▶ **What to do**
Starting with the line that has "SICASA s.r.l. - Udine" in the records below and ending with the line that has "2021 Chevrolet Silverado", output those lines exactly and nothing more; omit the pictures.

[[ Data extracts, beginning ]]

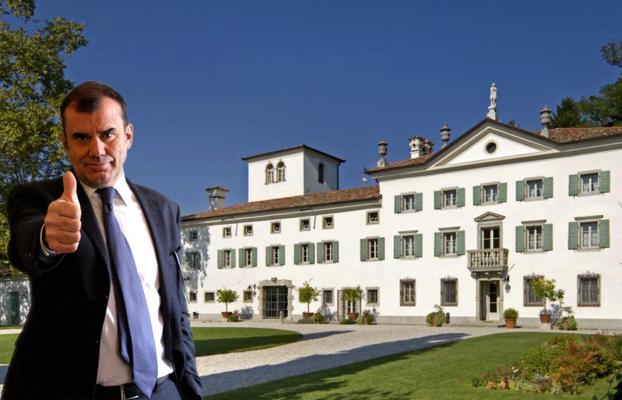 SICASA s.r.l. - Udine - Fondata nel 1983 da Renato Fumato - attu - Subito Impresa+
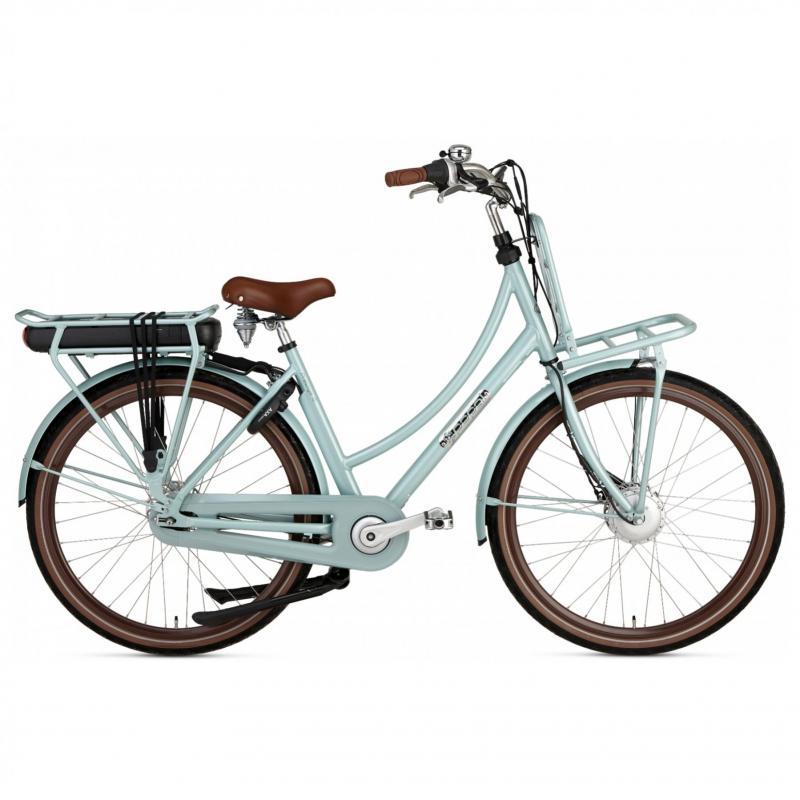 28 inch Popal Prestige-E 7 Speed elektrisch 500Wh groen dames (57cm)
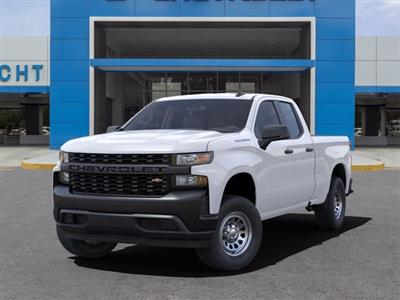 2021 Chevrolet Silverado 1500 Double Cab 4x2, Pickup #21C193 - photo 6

[[ Data extracts, end ]]
[[ Data extracts, beginning ]]

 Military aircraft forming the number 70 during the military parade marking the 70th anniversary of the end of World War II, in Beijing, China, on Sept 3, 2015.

[[ Data extracts, end ]]

▶ **Worked solution**
 SICASA s.r.l. - Udine - Fondata nel 1983 da Renato Fumato - attu - Subito Impresa+
 28 inch Popal Prestige-E 7 Speed elektrisch 500Wh groen dames (57cm)
 2021 Chevrolet Silverado 1500 Double Cab 4x2, Pickup #21C193 - photo 6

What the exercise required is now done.